Çünkü tüm bu gelişmelerden etkilenmemek mümkün olmadığı gibi, asıl boşta kalan Çin’in Avrupa Birliği başta olmak üzere agresifleşeceğini görmemek için gerçekten hayalperest olmak lazım.
Tüm bunların etkilerini ayrıca değerlendirebiliriz. Ama asıl ürkütücü olan, ülkenin ekonomiden sorumlu isminin garip açıklamaları. 2024 başında iç piyasada talebi kısarak enflasyonla mücadele edeceğini söyleyen, ihracat ile büyüyeceğimizi açıklayan, bunu da 2025 başında devam ettiren kimdi?

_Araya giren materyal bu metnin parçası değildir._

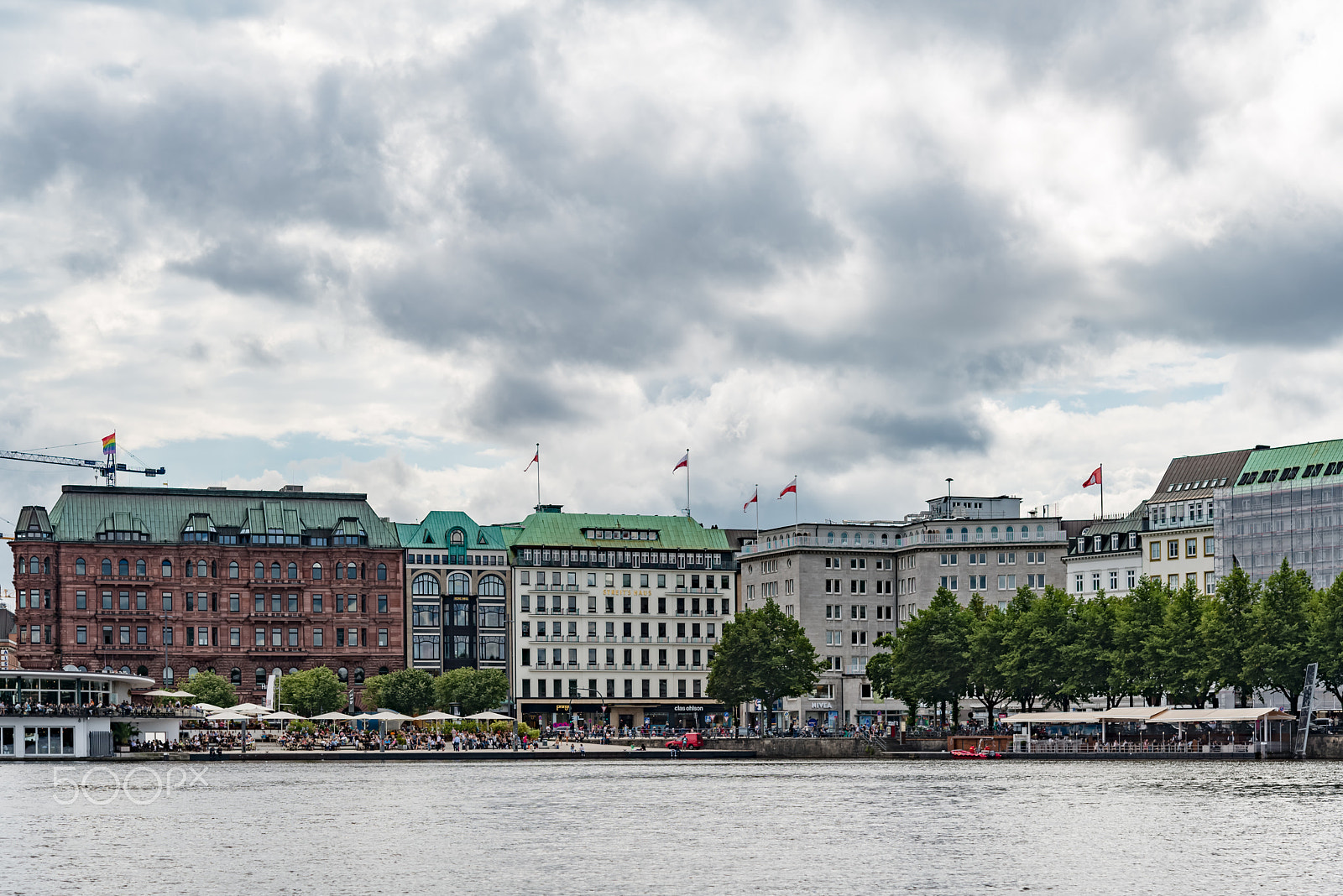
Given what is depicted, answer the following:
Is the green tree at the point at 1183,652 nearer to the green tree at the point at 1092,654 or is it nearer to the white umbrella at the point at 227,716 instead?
the green tree at the point at 1092,654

Hazine ve Maliye Bakanı Mehmet Şimşek…
Oysa 2023 Ekim ayından beri dünya pazarlarının daralacağı, iç piyasa ile bu durumun geçiştirilmesi gerektiği açıktı. Fakat rakam tutkusuna kapılan Bakan Şimşek bunu umursamadı.
‘Öncelik enflasyon’ diyerek, son iki yıldır, zaten sıkıntıda olan insanların üzerine daha çok giderek gelirlerini kıstı, giderlerini arttırdı. Hatta borçla yaşamak zorunda olan insanların taksit ve kredi olanaklarını da tıkadı. Elbette aynı şeyi reel sektör için de yaptı.
Bunun iç piyasayı tamamen gözden çıkaran, hatta kayıt dışı ekonomiyi besleyen, insanların ekonomik durumunu açmaza sokan, iç piyasada nitelikli firmaları haksız rekabetle karşı karşıya bırakacak bir yöntem olduğu açıktı.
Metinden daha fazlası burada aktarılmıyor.